(Exercise requirements) Give the records from the line with "Which is nearest to [149,139]" through the line with "At what distance is woman", both included, as a JSON list of strings with one string per line and blank lines left out.

(Items stored from a collection)
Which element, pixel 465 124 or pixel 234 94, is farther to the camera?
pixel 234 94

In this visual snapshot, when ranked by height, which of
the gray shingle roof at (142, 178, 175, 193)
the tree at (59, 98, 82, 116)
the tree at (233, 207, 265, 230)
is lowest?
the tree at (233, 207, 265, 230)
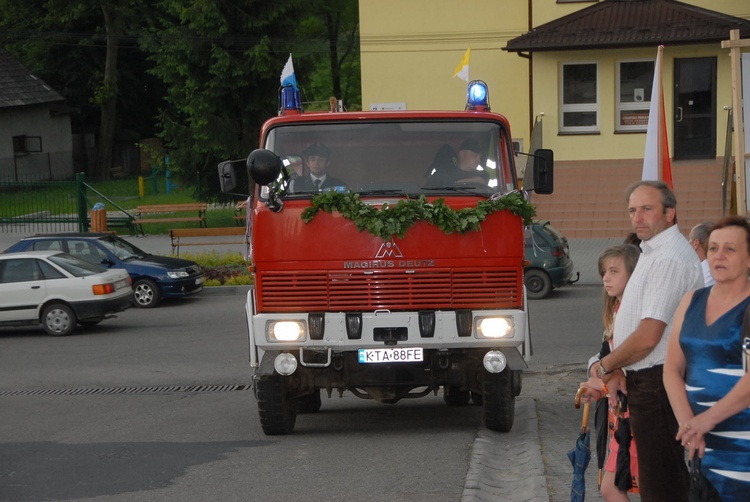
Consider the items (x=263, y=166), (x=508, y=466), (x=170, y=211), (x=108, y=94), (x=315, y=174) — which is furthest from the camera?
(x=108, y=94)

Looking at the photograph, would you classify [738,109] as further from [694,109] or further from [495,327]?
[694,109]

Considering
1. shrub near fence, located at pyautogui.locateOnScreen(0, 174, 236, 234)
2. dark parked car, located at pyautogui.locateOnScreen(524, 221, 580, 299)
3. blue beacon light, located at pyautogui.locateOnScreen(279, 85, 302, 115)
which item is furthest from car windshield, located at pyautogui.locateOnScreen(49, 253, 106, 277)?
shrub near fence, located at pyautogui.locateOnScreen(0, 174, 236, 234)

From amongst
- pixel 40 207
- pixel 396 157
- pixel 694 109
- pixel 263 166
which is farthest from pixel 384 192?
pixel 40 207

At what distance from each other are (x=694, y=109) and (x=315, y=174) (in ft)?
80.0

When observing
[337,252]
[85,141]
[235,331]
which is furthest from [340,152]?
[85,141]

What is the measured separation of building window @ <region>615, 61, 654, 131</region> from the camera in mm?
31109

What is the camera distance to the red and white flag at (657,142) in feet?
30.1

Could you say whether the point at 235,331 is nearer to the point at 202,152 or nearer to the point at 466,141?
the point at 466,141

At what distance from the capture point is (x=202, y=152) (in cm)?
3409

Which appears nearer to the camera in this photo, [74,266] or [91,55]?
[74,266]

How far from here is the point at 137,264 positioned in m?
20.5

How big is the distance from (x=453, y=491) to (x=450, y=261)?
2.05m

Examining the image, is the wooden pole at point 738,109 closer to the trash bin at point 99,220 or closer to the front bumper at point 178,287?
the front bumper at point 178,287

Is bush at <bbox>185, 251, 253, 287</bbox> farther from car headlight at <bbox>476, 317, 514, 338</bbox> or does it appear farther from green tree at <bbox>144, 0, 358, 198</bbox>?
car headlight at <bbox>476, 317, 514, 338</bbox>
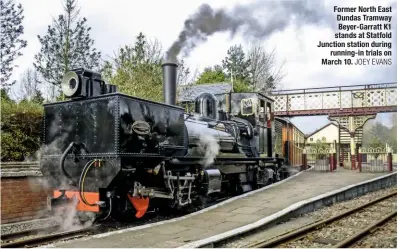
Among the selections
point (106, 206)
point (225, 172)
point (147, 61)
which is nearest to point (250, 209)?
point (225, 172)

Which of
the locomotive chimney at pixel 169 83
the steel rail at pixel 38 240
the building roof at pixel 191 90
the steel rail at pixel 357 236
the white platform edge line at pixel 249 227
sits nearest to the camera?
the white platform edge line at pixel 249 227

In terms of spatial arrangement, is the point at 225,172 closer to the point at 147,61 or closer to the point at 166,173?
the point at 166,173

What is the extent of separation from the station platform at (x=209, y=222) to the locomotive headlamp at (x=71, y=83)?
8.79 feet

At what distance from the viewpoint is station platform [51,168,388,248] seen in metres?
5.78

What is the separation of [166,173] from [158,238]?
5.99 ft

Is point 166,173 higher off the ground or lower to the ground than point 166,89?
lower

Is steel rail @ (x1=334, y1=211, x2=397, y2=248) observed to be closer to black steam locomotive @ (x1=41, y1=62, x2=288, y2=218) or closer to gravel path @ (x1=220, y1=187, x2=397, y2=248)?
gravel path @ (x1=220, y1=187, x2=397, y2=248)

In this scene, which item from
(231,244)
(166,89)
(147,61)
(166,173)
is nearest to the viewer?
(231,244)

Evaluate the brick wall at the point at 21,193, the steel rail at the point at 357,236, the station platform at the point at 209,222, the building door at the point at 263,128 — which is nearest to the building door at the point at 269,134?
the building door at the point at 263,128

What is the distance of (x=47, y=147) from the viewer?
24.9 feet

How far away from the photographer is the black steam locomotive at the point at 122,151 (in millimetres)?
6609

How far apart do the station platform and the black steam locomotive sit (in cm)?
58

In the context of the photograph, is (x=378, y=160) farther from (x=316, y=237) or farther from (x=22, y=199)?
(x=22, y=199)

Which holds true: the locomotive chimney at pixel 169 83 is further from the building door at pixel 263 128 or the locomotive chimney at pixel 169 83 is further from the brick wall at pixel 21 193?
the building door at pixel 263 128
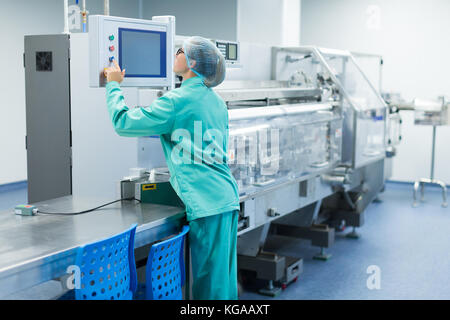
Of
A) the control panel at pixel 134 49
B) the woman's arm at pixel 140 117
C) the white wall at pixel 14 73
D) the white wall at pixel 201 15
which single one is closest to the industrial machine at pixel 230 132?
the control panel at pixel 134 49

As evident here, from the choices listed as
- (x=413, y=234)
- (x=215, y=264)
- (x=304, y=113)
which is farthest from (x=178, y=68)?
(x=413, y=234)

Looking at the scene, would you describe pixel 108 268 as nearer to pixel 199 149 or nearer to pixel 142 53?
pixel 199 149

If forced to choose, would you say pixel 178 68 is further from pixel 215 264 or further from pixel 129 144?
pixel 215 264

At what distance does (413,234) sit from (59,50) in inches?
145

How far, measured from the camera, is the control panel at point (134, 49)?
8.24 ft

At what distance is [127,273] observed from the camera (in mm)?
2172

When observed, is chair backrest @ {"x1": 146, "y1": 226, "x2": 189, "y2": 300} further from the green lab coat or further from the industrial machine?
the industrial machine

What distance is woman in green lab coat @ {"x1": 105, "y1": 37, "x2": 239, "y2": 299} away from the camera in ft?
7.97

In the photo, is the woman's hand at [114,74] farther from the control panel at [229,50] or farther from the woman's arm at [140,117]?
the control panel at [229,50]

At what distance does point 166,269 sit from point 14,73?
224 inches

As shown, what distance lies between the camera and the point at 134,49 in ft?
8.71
==
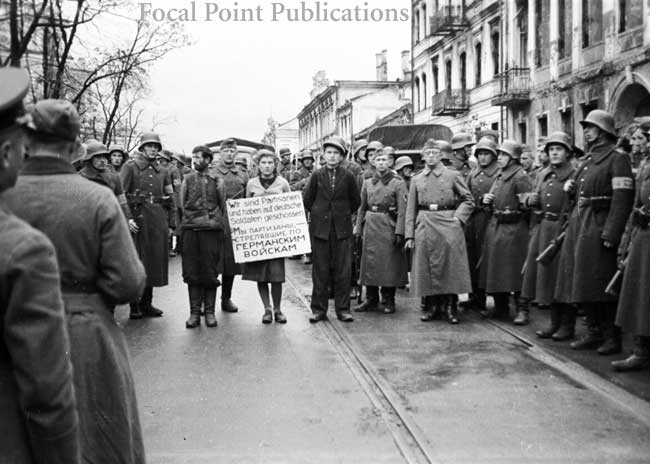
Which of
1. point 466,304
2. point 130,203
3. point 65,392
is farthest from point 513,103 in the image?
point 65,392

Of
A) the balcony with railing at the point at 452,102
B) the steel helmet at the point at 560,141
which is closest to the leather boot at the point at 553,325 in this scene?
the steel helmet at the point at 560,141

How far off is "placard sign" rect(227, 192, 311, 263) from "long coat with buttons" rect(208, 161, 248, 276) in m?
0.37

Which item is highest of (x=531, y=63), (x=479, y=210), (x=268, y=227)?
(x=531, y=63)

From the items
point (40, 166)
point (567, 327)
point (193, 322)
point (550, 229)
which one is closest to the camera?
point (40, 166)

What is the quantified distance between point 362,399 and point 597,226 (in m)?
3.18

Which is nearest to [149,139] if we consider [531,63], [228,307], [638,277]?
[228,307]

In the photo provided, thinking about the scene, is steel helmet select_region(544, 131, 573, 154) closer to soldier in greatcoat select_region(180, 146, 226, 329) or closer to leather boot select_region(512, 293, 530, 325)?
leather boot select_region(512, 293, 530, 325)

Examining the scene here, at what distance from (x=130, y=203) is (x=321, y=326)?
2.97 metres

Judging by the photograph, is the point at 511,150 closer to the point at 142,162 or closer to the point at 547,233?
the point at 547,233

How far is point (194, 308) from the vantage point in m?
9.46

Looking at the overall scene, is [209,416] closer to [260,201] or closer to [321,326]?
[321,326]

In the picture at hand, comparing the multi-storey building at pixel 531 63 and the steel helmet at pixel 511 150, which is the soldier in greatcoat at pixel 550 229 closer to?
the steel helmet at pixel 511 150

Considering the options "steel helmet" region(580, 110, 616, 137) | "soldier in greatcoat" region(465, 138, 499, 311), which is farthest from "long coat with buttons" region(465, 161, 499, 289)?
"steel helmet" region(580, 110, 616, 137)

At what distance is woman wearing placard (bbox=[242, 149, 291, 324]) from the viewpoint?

(Solution for this problem)
[
  "Which is nearest to [149,139] if we consider [531,63], [228,307], [638,277]?",
  "[228,307]",
  "In the photo provided, thinking about the scene, is steel helmet select_region(544, 131, 573, 154) closer to soldier in greatcoat select_region(180, 146, 226, 329) or closer to leather boot select_region(512, 293, 530, 325)?",
  "leather boot select_region(512, 293, 530, 325)",
  "Examining the scene here, at what distance from (x=130, y=203) is (x=321, y=326)?",
  "2.97 metres",
  "Judging by the photograph, is the point at 511,150 closer to the point at 142,162 or closer to the point at 547,233?",
  "the point at 547,233",
  "How far is point (194, 308) from the vantage point in m?",
  "9.46",
  "Looking at the overall scene, is [209,416] closer to [260,201] or closer to [321,326]?",
  "[321,326]",
  "In the picture at hand, comparing the multi-storey building at pixel 531 63 and the steel helmet at pixel 511 150, which is the soldier in greatcoat at pixel 550 229 closer to?",
  "the steel helmet at pixel 511 150",
  "Considering the options \"steel helmet\" region(580, 110, 616, 137) | \"soldier in greatcoat\" region(465, 138, 499, 311), which is farthest from \"long coat with buttons\" region(465, 161, 499, 289)?",
  "\"steel helmet\" region(580, 110, 616, 137)",
  "At what distance is woman wearing placard (bbox=[242, 149, 291, 324]) from the viewpoint?"
]